禁止重復授權:指的是同樣的發(fā)明創(chuàng)造在同一個國家只能授予一項專利權,不管該專利權是授予不同的主體還是同一個主體。專利權具有地域性,如果申請人就同樣的發(fā)明創(chuàng)造在不同的國家申請專利,則不會導致重復授權。需要注意的是,《專利法》第9條第1款所述的同時申請發(fā)明和實用新型屬于該原則的例外,這種例外是基于政策方面的考量。
在有形財產領域,“重復”往往不會導致嚴重的問題。在通常情況下,甲擁有一輛汽車,并不會影響乙擁有一輛同品牌、同型號的汽車。不過專利權具有排他性,如果甲的某技術方案受到專利權保護,則甲可以禁止他人使用該技術方案。如果同樣的發(fā)明創(chuàng)造被重復授予不同主體,則會導致專利權人之間產生權利沖突,也會提高公眾獲得專利許可的成本。如果該發(fā)明創(chuàng)造被重復授予同一個主體,則容易導致對該專利的保護超過法定期限,也浪費專利審查資源。
先申請原則:在“禁止重復授權”的原則下,如果兩個申請人對同樣的發(fā)明創(chuàng)造在同一國申請專利,則該專利授予哪位亟需解決。解決的途徑有兩種,一種是按照申請時間的先后,一種則是按照做出發(fā)明創(chuàng)造時間的先后。
從表面看,按照發(fā)明時間的先后來確定權利歸屬更符合正義原則,但確定發(fā)明時間需要耗費大量的社會成本,同時也不利于鼓勵申請人盡快通過提起專利申請而公開自己的發(fā)明創(chuàng)造。與之相對,按照申請時間的先后確定專利權的歸屬可以有效降低確定權屬的制度成本,促進技術早日公開,從而提高社會福利。
為此,“先申請原則”其實是“禁止重復授權”原則在不同申請人就同樣的發(fā)明創(chuàng)造先后提起專利申請時的一種具體處理方式。需要注意的是,這兩個概念的描述角度不同,“先申請原則”描述的是行為,“禁止重復授權”強調的是效果。
新穎性原則:可專利性的眾多積極條件中最基本的條件,要求獲得保護的發(fā)明創(chuàng)造不能是社會上已經(jīng)存在的技術。根據(jù)專利契約理論,“專利制度實際上是一種發(fā)明人與社會間訂立的契約。按照這種契約,發(fā)明人以公開其最新的發(fā)明創(chuàng)造為對價,來換取社會對其專利權的承認?!比绻暾埲苏埱螳@得保護的內容直接來自于公共領域,那意味著該申請人并沒有付出對價,沒有為社會作出貢獻,也就不應當獲得專利權的保護。

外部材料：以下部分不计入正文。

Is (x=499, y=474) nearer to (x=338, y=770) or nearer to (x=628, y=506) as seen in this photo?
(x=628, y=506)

“公開換取保護”也意味著行為人獲得的保護范圍和向社會公開的范圍相關,公開越多,獲得的保護范圍也越大。反之,如果申請人在權利要求書中所要求保護的范圍超過了其說明書公開的范圍,則由于權利要求得不到說明的支持,無法獲得專利權。
幾個概念之間的承繼:“新穎性”
原則和“先申請原則”和“禁止重復授權”實際上存在承繼關系。甲乙兩人就同樣的發(fā)明創(chuàng)造先后申請發(fā)明專利,如果甲比乙早10天,根據(jù)“先申請原則”,專利權應當授予甲,乙的專利申請則被駁回。如果甲的申請比乙早10年,在乙提起申請的時候甲的專利已經(jīng)授權,則根據(jù)“禁止重復授權”原則,同樣應當駁回乙的專利申請。

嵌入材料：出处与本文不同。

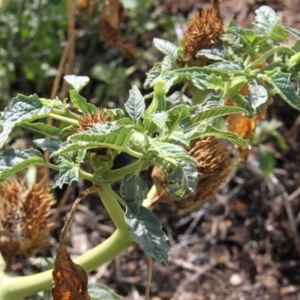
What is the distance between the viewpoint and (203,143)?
3.48 feet

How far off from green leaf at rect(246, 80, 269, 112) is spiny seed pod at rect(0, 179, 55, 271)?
0.46 m

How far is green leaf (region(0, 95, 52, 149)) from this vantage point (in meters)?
0.91

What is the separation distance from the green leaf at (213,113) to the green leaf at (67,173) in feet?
0.62

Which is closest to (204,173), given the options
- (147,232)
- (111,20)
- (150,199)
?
(150,199)

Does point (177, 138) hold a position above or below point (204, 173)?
above

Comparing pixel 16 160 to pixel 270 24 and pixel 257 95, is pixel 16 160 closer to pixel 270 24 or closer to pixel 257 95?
pixel 257 95

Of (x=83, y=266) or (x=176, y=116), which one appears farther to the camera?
(x=83, y=266)

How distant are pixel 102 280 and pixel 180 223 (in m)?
0.34

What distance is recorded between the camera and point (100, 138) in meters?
0.80

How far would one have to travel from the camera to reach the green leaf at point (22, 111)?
91 cm

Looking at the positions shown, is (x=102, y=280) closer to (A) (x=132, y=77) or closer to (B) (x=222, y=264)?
(B) (x=222, y=264)

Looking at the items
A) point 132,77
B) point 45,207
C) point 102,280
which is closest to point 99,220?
point 102,280

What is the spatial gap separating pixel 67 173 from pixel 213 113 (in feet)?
0.78

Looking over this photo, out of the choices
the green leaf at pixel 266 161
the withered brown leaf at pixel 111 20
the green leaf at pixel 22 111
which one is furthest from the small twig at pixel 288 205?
the green leaf at pixel 22 111
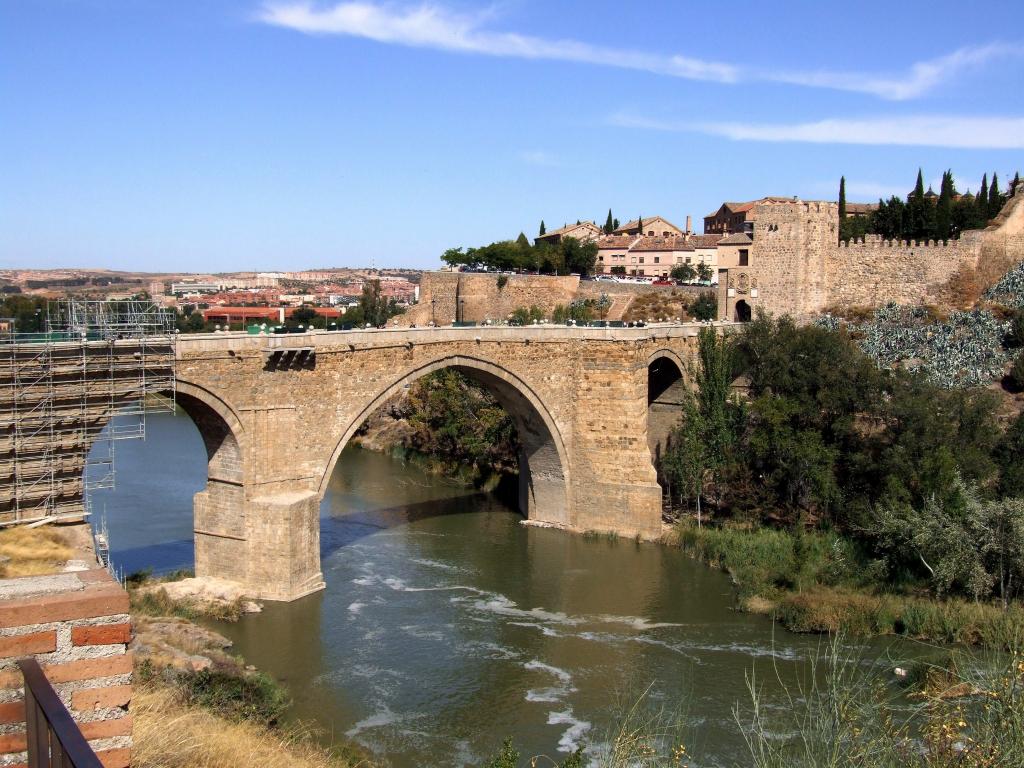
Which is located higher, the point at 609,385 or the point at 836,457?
the point at 609,385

如果在乙提起申請時,甲的專利因未繳納年費而已經(jīng)終止,不再受到專利法保護,已進入了公共領域,此時乙依然不能將該技術方案申請為自己的專利。此種情形,如用“禁止重復授權原則”解釋,理由是該原則除禁止同一時間存在多個相同的專利權,并且不允許先后存在兩個以上同樣的專利。用“新穎性”原則解釋,則是該發(fā)明創(chuàng)造的內容早已公開,缺乏新穎性。此時,這兩個原則角度不同,但殊途同歸。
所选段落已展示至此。